We like maple syrup. We like the way it tastes, the way it fills in all the little square holes in our waffles and the way the maple-syrup season heralds the coming of spring each year, just when we are so tired of winter we can barely stand it.

Prove us wrong if you can, but we believe that, pound for pound, there is nothing so sweet, straightforward, natural and authentic as Maine maple syrup.

It has only one ingredient and that comes from a tree. It is produced with the same basic process used by the native Americans hundreds of years before Columbus landed.

Actually, that last part may be stretching things just a little, since native Americans made syrup by dropping hot rocks into thick wooden containers filled with sap, according to the Maine Maple Producers Association.

Modern operations use vacuum tubes to collect the sap, and huge oil-fired evaporators to reduce it to syrup.

- [Stated goal A]: Rewrite the passage on Maine maple syrup starting with "It has only" and going on through "it to syrup.", replacing "sap" with "maple sap".
- [Stated goal B]: Continue the piece on Maine maple syrup from its final sentence.

- [Dataset entries]:
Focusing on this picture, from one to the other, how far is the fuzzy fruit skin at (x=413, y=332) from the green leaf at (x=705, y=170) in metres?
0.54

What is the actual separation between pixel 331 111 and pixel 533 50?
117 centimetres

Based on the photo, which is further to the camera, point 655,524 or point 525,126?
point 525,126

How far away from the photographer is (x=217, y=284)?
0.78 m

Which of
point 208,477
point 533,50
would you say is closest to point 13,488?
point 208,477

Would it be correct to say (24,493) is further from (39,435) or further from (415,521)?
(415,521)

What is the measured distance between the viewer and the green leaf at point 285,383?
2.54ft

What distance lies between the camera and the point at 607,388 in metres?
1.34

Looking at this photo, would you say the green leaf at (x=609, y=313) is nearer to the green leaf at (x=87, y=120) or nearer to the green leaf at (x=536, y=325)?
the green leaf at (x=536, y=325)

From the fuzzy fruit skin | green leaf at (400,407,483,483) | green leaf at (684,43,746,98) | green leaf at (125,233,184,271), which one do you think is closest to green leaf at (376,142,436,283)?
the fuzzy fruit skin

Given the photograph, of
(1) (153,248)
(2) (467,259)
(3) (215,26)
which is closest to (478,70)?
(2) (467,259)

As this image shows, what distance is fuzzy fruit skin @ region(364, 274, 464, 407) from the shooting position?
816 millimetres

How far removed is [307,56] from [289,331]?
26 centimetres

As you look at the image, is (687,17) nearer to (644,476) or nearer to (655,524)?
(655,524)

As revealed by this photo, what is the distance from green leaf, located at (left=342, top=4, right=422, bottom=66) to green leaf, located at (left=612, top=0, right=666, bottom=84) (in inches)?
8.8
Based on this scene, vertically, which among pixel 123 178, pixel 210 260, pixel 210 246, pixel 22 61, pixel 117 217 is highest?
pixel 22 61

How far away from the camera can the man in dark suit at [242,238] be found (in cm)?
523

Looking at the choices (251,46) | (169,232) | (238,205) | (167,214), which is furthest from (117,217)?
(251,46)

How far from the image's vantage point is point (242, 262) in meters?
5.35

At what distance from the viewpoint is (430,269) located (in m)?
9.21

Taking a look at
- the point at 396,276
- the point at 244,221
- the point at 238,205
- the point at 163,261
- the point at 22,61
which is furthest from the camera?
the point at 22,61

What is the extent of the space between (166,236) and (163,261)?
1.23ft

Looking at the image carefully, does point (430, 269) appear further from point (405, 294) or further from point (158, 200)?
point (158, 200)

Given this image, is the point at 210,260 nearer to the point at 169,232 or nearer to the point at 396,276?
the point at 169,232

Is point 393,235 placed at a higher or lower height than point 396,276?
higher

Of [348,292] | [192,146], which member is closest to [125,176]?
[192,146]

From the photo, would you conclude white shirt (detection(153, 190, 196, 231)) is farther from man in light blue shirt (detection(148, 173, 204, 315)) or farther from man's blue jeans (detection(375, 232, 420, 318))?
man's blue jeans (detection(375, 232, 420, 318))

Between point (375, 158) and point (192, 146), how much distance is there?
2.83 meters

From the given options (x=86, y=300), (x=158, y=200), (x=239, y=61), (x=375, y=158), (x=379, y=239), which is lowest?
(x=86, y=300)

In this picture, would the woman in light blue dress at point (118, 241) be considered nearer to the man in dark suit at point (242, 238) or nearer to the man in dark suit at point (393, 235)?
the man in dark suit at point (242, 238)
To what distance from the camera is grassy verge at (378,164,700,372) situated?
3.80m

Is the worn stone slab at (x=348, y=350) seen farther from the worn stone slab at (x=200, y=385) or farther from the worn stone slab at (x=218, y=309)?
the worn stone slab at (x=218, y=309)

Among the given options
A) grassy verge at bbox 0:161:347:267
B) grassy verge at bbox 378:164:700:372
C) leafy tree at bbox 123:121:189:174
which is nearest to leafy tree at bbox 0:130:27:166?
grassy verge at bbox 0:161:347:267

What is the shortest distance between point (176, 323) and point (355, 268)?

- [Answer A]:
It has only one ingredient and that comes from a tree. It is produced with the same basic process used by the native Americans hundreds of years before Columbus landed.

Actually, that last part may be stretching things just a little, since native Americans made syrup by dropping hot rocks into thick wooden containers filled with maple sap, according to the Maine Maple Producers Association.

Modern operations use vacuum tubes to collect the maple sap, and huge oil-fired evaporators to reduce it to syrup.

- [Answer B]:
Nevertheless, the essentials are the same -- 40 gallons of sap in each sticky sweet gallon of syrup.

Nor can that sap be found just anywhere. The right kind only comes from trees that grow in a climate with the correct range of temperatures, which means it is one industry that will never be out-sourced to India or China.

So take your friends, your children or just yourself to a maple syrup producer near you this Maine Maple Sunday -- always the fourth Sunday in March, this year March 23.

It has been a long winter. You have earned it.